DATASET CONTENT:
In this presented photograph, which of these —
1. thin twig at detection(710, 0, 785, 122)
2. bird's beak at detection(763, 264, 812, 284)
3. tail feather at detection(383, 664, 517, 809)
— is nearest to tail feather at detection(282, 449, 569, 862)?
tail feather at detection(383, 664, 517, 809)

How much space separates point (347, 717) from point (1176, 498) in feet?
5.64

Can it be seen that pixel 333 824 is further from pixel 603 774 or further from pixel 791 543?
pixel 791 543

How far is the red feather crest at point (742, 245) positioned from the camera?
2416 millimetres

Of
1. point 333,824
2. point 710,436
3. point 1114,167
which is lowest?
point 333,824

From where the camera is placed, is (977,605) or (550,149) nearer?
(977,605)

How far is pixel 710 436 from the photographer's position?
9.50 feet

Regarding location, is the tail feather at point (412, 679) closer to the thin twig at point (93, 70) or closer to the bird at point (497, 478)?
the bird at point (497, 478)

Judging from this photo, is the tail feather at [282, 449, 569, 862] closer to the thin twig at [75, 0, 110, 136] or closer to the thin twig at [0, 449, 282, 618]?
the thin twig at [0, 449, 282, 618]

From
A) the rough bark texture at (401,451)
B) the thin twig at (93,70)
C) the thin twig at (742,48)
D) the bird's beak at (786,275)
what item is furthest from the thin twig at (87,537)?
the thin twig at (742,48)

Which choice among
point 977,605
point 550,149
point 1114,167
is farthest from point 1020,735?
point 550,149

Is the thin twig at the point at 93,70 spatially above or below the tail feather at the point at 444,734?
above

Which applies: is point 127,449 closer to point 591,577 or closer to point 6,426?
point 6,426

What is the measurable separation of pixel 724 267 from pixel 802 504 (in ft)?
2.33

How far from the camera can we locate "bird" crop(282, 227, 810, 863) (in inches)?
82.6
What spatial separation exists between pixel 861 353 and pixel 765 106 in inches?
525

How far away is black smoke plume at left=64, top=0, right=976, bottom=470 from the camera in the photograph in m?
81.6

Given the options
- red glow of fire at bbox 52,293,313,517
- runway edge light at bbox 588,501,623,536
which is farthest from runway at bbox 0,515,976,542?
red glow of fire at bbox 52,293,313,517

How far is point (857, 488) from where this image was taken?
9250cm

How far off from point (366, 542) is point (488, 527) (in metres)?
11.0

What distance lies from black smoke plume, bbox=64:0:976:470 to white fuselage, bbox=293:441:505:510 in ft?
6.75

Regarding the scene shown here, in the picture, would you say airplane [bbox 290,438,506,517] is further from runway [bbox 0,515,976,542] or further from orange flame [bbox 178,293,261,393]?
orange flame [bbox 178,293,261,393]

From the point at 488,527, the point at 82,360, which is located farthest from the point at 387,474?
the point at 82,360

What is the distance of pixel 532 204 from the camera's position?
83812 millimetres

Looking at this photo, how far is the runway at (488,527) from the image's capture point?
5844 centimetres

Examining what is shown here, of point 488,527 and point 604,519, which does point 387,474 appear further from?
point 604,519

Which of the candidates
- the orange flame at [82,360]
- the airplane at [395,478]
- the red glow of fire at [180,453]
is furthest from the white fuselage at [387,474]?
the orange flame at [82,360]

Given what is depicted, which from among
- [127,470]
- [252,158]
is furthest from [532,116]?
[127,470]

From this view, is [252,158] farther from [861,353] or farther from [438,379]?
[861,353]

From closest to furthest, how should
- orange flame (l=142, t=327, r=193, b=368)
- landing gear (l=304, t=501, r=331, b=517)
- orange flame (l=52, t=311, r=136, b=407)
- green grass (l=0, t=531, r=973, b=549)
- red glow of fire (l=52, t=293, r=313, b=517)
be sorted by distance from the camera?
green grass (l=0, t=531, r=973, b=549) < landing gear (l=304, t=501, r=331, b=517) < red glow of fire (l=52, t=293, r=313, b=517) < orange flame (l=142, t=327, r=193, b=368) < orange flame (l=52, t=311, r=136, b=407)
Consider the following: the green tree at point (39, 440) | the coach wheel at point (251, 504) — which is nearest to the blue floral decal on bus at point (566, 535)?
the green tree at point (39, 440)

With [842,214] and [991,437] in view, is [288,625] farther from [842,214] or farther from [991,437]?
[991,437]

PROBLEM DETAILS: Reproduce verbatim everything from the line containing "With [842,214] and" down to the end of the records, including both ends.

SOLVED EXERCISE:
With [842,214] and [991,437] in view, is [288,625] farther from [842,214] or farther from [991,437]?
[991,437]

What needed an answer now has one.